DOCUMENT EXTRACT ::
According to all this, the government has only the powers which members of society choose to grant it. Everything else must be left to private enterprises. In fact, the government itself is a sort of private enterprise. The government is simply one member of society among many others. To quote The Covenant Origins of American Polity by Professor Steven Alan Samson:
Furthermore, decentralized political institutions required the existence of healthy social institutions, which included voluntary associations. … It is this combination of ingredients that lends a peculiarly libertarian quality to American social institutions. The civil government was regarded as a constituent rather than a constitutive element of society. ... One of the great practical advantages of the covenant design is the possibility of reconciling a number of self-governing entities within a larger union or commonwealth, such as family, church, and state.

The government has only the powers granted by the citizens because all men retain their own natural powers until and unless they delegate them to another. For example, all men have the right to defend themselves against attackers, and so they can delegate this power to the government. (Actually, because all men have the right and even the duty to defend their neighbors against attack, the government does not require the consent of its citizens to enforce basic rules of justice.) To quote Cato’s Letters:
The two great laws of human society, from whence all the rest derive their course and obligation, are those of equity and self-preservation: By the first all men are bound alike not to hurt one another; by the second all men have a right alike to defend themselves.

...

Government therefore can have no power, but such as men can give…no man can give to another what is none of his own…

...

Nor has any man in the state of nature power…to take away the life of another, unless to defend his own, or what is as much his own, namely, his property. This power therefore, which no man has, no man can transfer to another.

...

Nor could any man in the state of nature have a right to violate the property of another…as long as he himself was not injured by that industry and those enjoyments. No man therefore could transfer to the magistrate that right which he had not himself.

...

No man in his senses was ever so wild as to give an unlimited power to another to take away his life, or the means of living… But if any man restrained himself from any part of his pleasures, or parted with any portion of his acquisitions, he did it with the honest purpose of enjoying the rest with greater security, and always in subservience to his own happiness, which no man will or can willingly and intentionally give away to any other whatsoever.

DATA SEGMENT ::
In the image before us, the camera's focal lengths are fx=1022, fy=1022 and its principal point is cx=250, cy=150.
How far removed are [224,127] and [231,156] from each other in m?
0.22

STATED GOAL ::
Answer these about the passage on the limits of government:
1. Which work by Professor Steven Alan Samson does it quote?
2. What are the two great laws of human society in the Cato's Letters quotation?
3. Which self-governing entities does the Samson quotation give as examples within a larger union?

OUTPUT BELOW ::
1. The Covenant Origins of American Polity
2. Equity and self-preservation
3. Family, church, and state